Describe the bug:
NAME READY STATUS RESTARTS AGE IP
cert-manager-webhook-5677b9b48d-jdz5l 1/1 Running 108 21d 10.32.0.16
Events:
Type Reason Age From Message
---- ------ ---- ---- -------
Warning Unhealthy 47m (x71 over 6h8m) kubelet, server Liveness probe failed: Get http://10.32.0.16:6080/livez: net/http: request canceled (Client.Timeout exceeded while awaiting headers)
Warning Unhealthy 4m25s (x220 over 6h8m) kubelet, server Readiness probe failed: Get http://10.32.0.16:6080/healthz: net/http: request canceled (Client.Timeout exceeded while awaiting headers)
Expected behaviour:
The webhook-pod is only restarted if needed :wink:
Steps to reproduce the bug:
No special steps
Anything else we need to know?:
I can do a PR if desired to increase the timeout.
Environment details::
/kind bug
Hi @ckotzbauer, you should be able to do a PR to extend the helm chart to offer configurable values for the probe timeouts.

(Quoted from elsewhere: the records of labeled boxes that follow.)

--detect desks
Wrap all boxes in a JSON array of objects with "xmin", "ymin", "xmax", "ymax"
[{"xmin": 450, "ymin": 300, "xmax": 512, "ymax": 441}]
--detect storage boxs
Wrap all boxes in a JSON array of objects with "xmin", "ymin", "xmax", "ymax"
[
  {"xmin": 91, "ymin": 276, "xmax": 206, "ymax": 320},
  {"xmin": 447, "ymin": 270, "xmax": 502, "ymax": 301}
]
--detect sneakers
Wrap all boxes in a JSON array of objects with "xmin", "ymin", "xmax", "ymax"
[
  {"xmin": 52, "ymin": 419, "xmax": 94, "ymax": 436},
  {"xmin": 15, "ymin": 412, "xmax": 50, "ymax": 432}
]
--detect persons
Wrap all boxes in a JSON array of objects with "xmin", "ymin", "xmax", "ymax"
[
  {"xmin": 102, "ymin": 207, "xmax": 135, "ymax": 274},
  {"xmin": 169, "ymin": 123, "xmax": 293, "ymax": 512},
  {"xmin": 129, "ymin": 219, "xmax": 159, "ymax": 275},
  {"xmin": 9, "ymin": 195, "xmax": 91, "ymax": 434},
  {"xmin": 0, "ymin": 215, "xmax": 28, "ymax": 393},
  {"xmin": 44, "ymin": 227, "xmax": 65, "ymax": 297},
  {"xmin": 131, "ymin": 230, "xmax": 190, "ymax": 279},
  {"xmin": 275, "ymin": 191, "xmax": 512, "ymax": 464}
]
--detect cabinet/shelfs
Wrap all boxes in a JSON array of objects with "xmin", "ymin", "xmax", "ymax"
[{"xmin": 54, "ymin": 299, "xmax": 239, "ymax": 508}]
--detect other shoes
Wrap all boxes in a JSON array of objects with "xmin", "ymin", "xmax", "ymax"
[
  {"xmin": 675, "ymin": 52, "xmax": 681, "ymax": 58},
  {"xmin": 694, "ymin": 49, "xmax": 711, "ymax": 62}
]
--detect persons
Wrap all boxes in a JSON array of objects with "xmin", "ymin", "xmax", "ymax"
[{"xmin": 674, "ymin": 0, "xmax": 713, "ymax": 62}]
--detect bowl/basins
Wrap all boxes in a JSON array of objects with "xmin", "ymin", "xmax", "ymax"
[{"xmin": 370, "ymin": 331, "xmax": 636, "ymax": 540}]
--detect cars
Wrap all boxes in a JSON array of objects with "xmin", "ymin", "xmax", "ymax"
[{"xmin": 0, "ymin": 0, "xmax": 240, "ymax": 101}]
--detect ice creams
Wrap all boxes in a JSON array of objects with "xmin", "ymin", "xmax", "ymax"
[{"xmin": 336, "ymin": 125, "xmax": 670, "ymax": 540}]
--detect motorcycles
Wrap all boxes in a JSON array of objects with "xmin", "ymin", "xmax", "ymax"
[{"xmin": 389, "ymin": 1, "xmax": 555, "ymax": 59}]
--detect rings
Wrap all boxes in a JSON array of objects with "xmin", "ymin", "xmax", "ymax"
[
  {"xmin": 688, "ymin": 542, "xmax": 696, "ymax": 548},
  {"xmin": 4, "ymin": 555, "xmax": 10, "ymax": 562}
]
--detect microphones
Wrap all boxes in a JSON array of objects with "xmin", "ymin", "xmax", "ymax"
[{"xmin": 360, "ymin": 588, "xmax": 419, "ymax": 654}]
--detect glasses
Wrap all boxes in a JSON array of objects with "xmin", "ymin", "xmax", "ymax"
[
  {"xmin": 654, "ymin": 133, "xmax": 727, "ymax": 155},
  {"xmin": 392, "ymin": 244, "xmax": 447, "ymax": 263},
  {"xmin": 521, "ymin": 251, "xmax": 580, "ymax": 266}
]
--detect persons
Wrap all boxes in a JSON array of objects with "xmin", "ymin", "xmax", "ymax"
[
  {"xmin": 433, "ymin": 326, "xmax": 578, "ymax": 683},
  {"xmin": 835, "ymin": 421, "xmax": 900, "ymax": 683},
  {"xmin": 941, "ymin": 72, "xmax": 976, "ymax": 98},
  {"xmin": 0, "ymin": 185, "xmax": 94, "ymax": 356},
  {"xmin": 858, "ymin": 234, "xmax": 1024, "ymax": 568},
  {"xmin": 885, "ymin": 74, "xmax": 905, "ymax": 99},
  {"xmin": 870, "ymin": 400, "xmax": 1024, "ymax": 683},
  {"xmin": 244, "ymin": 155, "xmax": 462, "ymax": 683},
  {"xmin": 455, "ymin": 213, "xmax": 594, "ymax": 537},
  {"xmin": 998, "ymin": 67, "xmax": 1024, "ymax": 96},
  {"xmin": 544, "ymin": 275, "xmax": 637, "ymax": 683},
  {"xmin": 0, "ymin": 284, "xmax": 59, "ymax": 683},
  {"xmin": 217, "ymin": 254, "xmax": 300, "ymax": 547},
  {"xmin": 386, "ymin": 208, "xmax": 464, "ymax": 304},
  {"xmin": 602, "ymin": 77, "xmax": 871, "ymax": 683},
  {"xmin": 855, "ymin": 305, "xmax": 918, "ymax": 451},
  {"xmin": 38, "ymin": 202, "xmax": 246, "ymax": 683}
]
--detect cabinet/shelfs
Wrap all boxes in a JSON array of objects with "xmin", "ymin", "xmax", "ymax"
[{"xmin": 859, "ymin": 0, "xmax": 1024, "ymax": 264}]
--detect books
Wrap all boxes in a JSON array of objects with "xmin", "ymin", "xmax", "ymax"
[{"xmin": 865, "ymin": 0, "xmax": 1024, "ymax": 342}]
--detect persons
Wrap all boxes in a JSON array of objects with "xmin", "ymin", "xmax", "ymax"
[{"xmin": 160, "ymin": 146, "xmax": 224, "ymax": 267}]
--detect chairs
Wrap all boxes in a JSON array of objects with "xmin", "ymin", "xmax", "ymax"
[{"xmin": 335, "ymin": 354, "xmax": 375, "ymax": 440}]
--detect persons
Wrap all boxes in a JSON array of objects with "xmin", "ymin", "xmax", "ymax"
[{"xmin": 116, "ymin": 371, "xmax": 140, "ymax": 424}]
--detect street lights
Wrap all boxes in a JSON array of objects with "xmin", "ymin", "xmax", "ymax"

You can probably crib from another helm chart with similar probe configuration, e.g. haproxy-ingress
That said, 1s is a long time for cluster-internal requests. In my tests this health probe is ~10ms. So you might have something else going on.
NAME READY STATUS RESTARTS AGE
cert-manager-webhook-66976469d7-hhhp8 1/1 Running 0 50d
# time curl -i 10.20.55.43:6080/healthz
HTTP/1.1 200 OK
Date: Sun, 16 Aug 2020 18:02:24 GMT
Content-Length: 0
real 0m0.010s
user 0m0.004s
sys 0m0.004s
Agreed with @whereisaaron here, a PR to allow to modify it is welcome!
Might be worth investigating why it takes a second as this will affect the speed of cert-manager and all deployments.
/help
/priority backlog
/area deploy
/remove-kind bug
/kind feature
@meyskens:
This request has been marked as needing help from a contributor.
Please ensure the request meets the requirements listed here.
If this request no longer meets these requirements, the label can be removed
by commenting with the /remove-help command.
In response to this:
Agreed with @whereisaaron here, a PR to allow to modify it is welcome!
Might be worth investigating why it takes a second as this will affect the speed of cert-manager and all deployments./help
/priority backlog
/area deploy
/remove-kind bug
/kind feature
Instructions for interacting with me using PR comments are available here. If you have questions or suggestions related to my behavior, please file an issue against the kubernetes/test-infra repository.
Great, thanks @whereisaaron @meyskens for your feedback! I will open a PR for this.